• **Source extract**
--- Begin ---

Although the Five Nations Iroquois were a powerful force in North American history, written sources on the Iroquois, and the Oneida specifically, are finite. The pivotal and most commonly used sources are those created by the Jesuits. As such, a previously little-known and rarely cited document has great potential to add to our understanding of Iroquoian culture and history as well as offer a non-Jesuit perspective. Thus Nation Iroquoise, despite its anonymous authorship and date, has promise.

The Nation Iroquoise, edited and translated by José António Brandão with the assistance of K. Janet Rich, provides readers with a readily accessible document that details aspects of Oneida life and culture. As a professor in the Department of History at Western Michigan University and a seventeenth-century Iroquoian specialist, Brandão is well qualified to bring the neglected Nation Iroquoise document to light. Brandão initially found a 1931 transcription of the document while researching his dissertation in the National Archives of Canada. He later discovered the original, deposited in 1789, at the Bibliothèque Mazarine in Paris. It is this 'original' scribal copy that Brandão draws upon for his published edition.

While Brandão admits it is impossible to confirm the date or authorship of the manuscript, he offers a compelling argument that René Cuillerier, a former Oneida captive, created the document sometime in 1664 at the behest of the Sulpicians. If he is correct, scholars will want to judge for themselves this compelling record of the mid-seventeenth-century Oneida.

Despite its promise, a more detailed contextualization of the document, its authorship, and Iroquoian society is necessary. Brandão's concise discussion of the document's original author and date leads to a certain amount of skepticism. Similarly, his discussion of Iroquoian [End Page 144] culture and warfare needs further development to adequately prepare a non-specialist for the document.

--- End ---

• **Records**

--- Begin ---

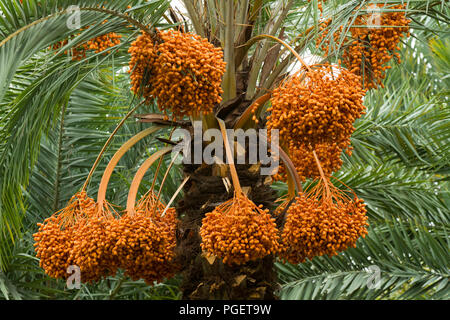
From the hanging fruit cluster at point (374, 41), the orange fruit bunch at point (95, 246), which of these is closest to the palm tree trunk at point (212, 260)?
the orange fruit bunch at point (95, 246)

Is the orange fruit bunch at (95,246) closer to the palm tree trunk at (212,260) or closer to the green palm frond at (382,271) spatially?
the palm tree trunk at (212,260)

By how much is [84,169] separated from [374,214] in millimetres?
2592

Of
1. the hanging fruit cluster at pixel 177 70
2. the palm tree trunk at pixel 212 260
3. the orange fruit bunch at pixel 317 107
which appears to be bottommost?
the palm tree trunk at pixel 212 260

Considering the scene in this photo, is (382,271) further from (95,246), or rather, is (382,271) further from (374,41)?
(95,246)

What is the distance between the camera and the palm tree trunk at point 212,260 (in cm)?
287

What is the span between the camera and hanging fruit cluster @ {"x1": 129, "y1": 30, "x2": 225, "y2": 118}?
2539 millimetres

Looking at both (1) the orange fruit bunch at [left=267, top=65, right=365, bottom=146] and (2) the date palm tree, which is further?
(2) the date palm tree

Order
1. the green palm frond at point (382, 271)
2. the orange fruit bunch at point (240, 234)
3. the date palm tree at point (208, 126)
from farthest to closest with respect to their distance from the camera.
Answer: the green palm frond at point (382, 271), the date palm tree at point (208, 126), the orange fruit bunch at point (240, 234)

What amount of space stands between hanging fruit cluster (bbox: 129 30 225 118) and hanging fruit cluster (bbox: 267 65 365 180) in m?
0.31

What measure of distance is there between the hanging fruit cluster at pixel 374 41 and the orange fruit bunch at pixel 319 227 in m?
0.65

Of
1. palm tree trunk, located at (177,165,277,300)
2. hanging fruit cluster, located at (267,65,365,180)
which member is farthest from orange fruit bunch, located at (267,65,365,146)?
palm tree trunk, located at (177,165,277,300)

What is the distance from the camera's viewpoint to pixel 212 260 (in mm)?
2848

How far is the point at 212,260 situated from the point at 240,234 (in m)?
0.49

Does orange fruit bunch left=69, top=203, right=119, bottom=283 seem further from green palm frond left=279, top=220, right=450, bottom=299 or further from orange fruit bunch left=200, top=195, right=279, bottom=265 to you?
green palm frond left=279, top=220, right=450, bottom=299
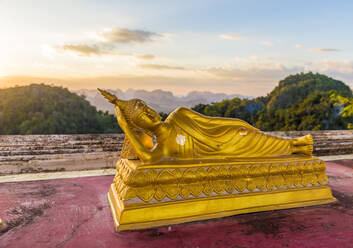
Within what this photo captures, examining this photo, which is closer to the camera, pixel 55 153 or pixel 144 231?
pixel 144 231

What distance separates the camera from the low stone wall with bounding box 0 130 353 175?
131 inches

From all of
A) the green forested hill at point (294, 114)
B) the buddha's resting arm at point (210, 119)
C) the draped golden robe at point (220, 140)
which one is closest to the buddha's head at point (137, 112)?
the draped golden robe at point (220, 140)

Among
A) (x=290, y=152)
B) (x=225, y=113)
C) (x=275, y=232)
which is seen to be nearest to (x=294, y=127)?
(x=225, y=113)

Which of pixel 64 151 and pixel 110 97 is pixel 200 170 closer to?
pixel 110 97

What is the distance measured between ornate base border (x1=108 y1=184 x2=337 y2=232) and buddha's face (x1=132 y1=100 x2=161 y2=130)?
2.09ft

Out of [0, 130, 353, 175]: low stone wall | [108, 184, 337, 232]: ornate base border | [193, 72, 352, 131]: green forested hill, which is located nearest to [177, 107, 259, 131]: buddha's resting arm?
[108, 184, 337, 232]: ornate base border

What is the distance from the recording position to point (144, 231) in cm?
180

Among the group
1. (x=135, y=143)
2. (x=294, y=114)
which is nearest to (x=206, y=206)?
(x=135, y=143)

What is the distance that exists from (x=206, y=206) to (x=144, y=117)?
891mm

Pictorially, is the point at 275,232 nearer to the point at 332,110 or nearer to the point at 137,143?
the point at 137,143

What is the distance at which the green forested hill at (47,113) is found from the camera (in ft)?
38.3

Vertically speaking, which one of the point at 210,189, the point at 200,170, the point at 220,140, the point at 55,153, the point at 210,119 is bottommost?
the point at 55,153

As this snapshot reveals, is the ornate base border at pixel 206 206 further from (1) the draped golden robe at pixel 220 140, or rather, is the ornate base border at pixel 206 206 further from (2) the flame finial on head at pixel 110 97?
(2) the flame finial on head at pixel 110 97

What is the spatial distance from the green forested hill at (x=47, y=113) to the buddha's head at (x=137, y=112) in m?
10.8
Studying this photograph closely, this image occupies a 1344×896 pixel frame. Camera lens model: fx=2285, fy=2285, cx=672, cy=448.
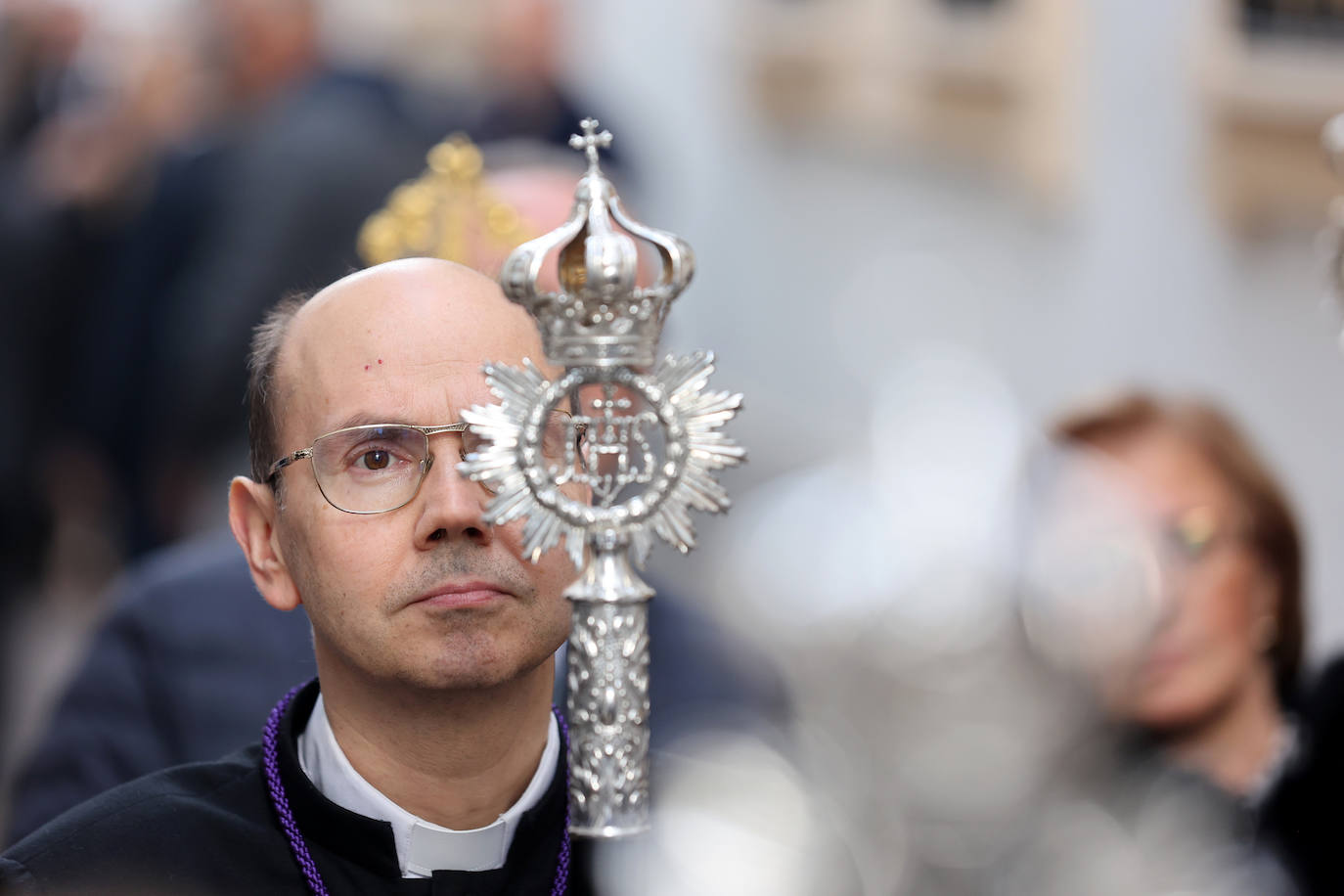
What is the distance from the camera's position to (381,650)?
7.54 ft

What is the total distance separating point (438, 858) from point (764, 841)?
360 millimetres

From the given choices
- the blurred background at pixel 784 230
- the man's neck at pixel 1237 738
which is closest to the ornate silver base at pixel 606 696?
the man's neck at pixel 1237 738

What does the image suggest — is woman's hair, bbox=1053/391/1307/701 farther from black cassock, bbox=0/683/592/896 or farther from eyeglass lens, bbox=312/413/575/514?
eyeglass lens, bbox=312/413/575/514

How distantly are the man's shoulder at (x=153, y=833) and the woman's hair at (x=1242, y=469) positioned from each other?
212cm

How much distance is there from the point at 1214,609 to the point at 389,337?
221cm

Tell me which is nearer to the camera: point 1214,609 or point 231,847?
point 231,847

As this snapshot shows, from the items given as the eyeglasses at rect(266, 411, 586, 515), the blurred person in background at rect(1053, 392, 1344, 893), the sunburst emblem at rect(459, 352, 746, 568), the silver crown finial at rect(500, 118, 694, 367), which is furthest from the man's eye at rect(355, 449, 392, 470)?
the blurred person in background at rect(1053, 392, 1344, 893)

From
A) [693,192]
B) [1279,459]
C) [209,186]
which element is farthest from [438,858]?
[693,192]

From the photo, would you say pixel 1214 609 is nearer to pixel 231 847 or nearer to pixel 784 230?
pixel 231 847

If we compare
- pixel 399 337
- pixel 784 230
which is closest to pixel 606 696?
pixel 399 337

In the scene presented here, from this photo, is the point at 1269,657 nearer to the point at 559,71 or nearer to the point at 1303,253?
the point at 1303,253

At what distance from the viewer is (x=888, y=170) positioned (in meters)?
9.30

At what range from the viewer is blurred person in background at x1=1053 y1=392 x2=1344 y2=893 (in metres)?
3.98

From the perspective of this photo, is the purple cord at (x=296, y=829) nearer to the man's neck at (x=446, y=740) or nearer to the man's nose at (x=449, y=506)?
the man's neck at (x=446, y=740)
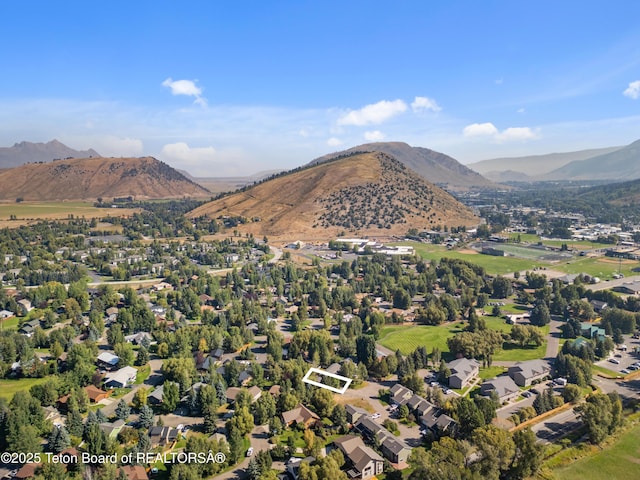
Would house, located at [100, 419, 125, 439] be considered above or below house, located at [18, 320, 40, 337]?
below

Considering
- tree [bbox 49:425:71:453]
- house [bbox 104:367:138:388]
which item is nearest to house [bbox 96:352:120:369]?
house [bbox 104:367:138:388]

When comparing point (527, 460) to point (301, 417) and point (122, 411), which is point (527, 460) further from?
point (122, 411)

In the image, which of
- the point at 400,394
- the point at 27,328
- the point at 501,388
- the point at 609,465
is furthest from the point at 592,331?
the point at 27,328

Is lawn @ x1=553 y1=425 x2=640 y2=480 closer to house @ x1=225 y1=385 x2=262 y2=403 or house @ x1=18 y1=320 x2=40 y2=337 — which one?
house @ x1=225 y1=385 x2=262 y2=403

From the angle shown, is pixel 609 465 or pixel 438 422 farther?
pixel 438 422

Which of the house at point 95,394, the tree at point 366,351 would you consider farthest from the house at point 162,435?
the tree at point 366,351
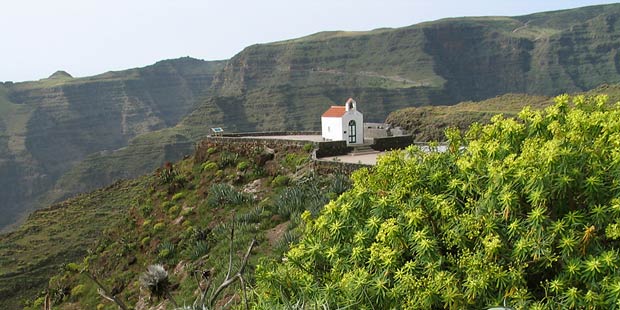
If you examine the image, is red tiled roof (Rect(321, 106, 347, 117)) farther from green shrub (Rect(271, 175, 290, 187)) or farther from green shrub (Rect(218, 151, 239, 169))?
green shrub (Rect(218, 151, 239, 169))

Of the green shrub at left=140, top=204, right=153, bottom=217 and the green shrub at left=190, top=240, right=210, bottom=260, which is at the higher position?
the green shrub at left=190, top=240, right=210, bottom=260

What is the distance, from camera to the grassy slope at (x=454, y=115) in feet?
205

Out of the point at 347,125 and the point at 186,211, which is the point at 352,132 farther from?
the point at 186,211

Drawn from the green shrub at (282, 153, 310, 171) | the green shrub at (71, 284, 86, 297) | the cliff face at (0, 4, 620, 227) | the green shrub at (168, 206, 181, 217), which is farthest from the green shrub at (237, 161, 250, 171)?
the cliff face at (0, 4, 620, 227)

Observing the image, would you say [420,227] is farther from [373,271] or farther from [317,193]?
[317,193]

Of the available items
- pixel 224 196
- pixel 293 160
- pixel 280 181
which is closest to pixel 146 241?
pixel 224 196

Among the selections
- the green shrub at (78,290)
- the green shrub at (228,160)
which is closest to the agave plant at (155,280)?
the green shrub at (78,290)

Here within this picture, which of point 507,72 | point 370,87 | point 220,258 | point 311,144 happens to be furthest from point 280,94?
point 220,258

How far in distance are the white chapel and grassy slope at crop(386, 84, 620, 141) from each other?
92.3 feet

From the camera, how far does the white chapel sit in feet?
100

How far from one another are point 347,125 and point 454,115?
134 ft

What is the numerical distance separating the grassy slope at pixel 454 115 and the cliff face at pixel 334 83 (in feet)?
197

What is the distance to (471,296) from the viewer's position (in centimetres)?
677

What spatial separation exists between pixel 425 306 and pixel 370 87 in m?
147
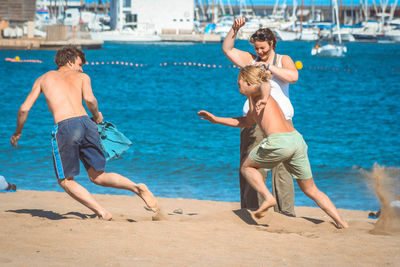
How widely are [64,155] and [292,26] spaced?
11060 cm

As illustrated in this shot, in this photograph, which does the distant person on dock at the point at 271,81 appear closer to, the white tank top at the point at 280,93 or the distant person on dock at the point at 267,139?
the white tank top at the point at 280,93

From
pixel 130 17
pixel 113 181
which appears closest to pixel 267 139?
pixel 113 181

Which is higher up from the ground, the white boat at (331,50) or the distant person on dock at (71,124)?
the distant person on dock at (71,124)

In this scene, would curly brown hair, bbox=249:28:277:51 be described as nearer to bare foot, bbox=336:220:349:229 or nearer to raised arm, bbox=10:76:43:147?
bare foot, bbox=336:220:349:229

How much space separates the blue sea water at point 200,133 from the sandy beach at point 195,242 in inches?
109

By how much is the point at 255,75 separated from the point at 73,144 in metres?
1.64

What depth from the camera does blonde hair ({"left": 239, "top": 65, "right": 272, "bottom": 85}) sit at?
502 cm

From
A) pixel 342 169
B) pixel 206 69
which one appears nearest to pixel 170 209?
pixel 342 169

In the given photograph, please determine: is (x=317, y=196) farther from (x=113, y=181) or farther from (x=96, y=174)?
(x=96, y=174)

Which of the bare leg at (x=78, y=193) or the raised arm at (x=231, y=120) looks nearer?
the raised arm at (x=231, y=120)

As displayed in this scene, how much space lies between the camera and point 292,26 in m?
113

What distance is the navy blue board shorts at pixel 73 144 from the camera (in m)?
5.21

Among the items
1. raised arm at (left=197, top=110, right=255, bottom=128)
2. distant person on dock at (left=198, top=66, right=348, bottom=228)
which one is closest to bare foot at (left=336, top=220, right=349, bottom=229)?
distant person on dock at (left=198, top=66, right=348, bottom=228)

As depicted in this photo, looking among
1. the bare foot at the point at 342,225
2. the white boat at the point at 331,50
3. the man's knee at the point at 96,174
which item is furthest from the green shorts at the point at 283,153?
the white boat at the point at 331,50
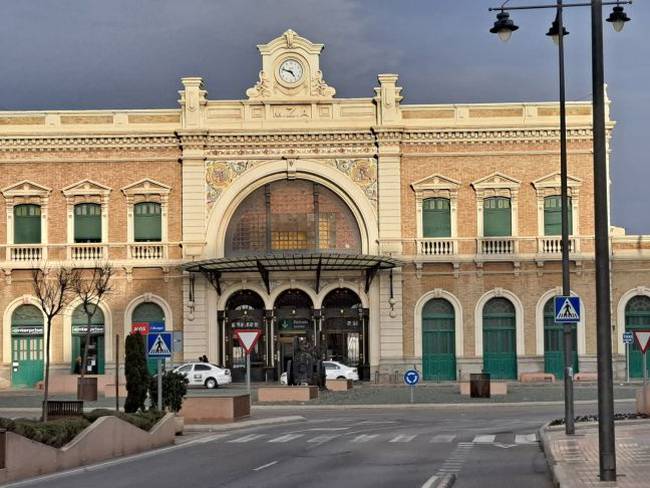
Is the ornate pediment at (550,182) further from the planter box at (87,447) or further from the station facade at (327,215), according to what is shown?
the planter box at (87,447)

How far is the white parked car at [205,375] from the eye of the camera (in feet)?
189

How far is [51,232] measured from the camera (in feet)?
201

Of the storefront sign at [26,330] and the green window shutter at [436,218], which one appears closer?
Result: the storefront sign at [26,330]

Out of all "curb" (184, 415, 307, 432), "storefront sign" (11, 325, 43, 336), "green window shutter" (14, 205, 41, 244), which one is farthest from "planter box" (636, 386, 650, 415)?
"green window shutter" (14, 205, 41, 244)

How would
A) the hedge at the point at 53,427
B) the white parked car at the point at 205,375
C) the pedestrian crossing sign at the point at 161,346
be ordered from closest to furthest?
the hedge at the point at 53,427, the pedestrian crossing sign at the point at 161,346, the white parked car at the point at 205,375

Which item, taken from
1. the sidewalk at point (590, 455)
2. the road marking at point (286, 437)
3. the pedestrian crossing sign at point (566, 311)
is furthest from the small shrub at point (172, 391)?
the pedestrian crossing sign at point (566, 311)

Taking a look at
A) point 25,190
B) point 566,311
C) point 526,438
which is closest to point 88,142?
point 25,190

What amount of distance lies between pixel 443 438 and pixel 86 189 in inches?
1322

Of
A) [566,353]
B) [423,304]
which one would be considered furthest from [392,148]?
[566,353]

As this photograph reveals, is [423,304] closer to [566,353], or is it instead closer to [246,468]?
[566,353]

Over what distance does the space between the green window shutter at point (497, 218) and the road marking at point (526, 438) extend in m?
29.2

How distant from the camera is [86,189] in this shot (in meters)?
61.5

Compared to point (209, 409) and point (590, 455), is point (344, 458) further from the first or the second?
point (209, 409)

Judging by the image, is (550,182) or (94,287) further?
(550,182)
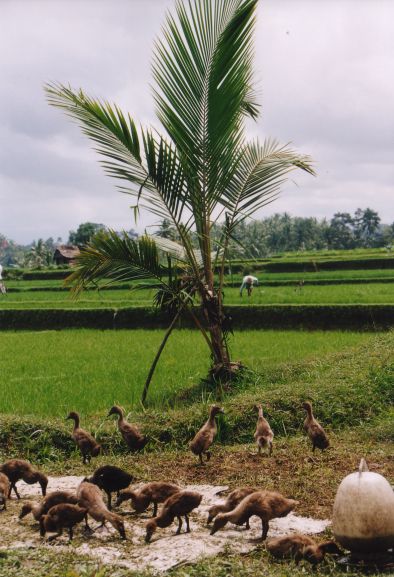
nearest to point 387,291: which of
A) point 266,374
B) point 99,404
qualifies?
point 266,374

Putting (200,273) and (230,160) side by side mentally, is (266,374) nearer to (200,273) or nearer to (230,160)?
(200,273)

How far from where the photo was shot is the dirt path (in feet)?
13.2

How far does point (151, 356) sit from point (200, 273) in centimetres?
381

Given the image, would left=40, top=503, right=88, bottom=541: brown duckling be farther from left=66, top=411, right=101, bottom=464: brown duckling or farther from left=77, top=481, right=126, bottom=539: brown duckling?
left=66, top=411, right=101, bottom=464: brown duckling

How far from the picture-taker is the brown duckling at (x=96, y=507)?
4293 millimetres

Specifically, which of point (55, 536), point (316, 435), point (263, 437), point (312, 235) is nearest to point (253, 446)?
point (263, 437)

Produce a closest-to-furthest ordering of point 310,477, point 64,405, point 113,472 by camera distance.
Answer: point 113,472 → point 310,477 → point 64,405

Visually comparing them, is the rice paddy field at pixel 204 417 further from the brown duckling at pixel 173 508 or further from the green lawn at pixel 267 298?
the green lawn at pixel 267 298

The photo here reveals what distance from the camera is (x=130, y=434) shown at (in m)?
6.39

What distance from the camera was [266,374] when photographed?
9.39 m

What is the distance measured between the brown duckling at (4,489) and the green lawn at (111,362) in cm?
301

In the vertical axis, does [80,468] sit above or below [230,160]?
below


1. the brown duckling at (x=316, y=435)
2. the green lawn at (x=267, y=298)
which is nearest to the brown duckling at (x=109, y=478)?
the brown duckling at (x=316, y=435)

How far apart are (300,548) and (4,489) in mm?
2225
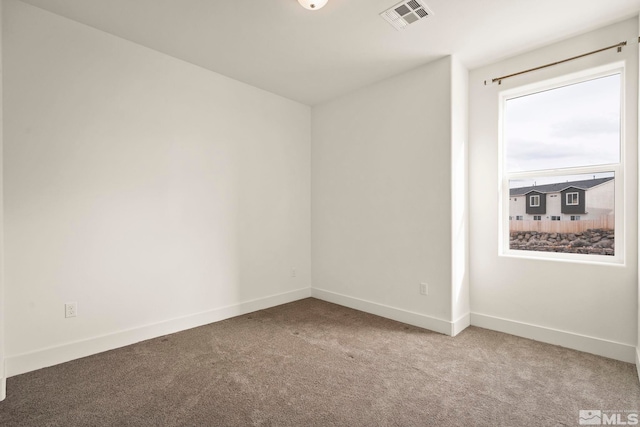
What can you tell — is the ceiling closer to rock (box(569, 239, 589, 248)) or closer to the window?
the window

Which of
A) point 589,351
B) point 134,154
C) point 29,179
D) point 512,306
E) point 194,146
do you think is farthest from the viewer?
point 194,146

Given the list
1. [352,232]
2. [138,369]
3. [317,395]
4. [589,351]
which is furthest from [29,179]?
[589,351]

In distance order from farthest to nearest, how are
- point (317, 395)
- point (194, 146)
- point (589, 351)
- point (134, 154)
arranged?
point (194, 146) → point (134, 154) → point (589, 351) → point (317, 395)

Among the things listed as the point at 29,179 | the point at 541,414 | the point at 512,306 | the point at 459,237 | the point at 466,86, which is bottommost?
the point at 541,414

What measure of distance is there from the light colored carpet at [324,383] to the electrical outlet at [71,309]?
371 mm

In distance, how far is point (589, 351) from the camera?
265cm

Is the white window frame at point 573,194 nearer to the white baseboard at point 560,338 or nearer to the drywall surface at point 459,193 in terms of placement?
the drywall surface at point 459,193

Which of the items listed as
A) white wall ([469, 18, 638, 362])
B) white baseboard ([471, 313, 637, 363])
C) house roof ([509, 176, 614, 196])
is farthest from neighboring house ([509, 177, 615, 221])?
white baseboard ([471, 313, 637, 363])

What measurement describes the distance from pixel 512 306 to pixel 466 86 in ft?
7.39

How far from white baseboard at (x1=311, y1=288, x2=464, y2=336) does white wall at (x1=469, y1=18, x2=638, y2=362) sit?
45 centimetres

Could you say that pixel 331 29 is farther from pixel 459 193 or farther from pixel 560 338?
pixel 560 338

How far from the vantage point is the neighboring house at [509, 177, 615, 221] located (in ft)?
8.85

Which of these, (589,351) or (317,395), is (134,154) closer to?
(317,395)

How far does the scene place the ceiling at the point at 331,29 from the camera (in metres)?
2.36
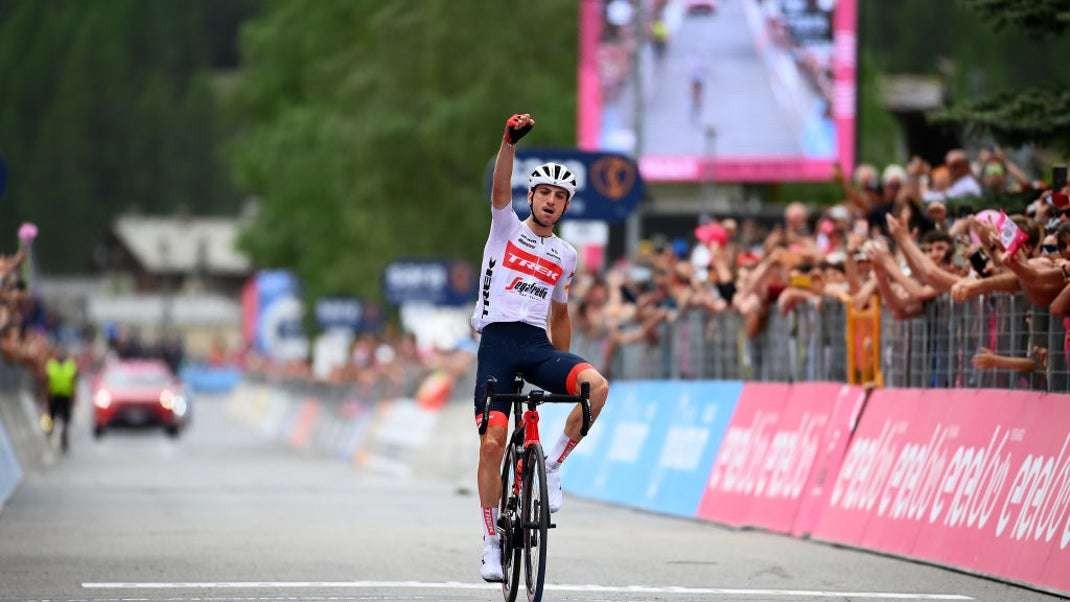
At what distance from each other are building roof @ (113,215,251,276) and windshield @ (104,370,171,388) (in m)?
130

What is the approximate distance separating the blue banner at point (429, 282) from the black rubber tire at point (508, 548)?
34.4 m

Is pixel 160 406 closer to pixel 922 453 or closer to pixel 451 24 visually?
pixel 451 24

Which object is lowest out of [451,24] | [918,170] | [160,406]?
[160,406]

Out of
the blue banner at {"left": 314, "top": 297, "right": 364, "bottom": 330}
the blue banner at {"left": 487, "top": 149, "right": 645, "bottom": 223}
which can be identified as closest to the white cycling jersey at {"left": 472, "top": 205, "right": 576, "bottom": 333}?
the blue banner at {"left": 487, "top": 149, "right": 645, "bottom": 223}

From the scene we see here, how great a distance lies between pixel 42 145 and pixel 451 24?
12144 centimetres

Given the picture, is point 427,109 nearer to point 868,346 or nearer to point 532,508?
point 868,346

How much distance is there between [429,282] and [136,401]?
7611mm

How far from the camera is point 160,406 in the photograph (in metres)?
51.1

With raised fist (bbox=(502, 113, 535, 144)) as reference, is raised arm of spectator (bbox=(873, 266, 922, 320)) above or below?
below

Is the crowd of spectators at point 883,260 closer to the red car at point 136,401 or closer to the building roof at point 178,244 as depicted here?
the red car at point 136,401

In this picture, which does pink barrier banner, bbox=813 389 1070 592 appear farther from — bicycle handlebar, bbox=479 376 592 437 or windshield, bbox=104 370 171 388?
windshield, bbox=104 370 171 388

--- End ---

• **Actions to take**
a – Answer these questions from the Nation Iroquoise review, one line each:
(i) Where did Brandão first come across a 1931 transcription of the document?
(ii) In which library did he later find the original?
(iii) Who does Brandão argue created the document?
b – Decide whether each statement matches the Nation Iroquoise review. Answer yes or no, and quote the words that settle it.
(i) The original manuscript was deposited in 1789.
(ii) Brandão confirms both the date and the authorship of the manuscript.
(iii) The most commonly used sources on the Iroquois were created by the Sulpicians.
c – List every individual person named in the Nation Iroquoise review.

• **Solutions below**
a –
(i) The National Archives of Canada.
(ii) The Bibliothèque Mazarine in Paris.
(iii) René Cuillerier, a former Oneida captive.

b –
(i) Yes: "He later discovered the original, deposited in 1789, at the Bibliothèque Mazarine in Paris."
(ii) No: "Brandão admits it is impossible to confirm the date or authorship of the manuscript"
(iii) No: "The pivotal and most commonly used sources are those created by the Jesuits."

c –
José António Brandão
K. Janet Rich
René Cuillerier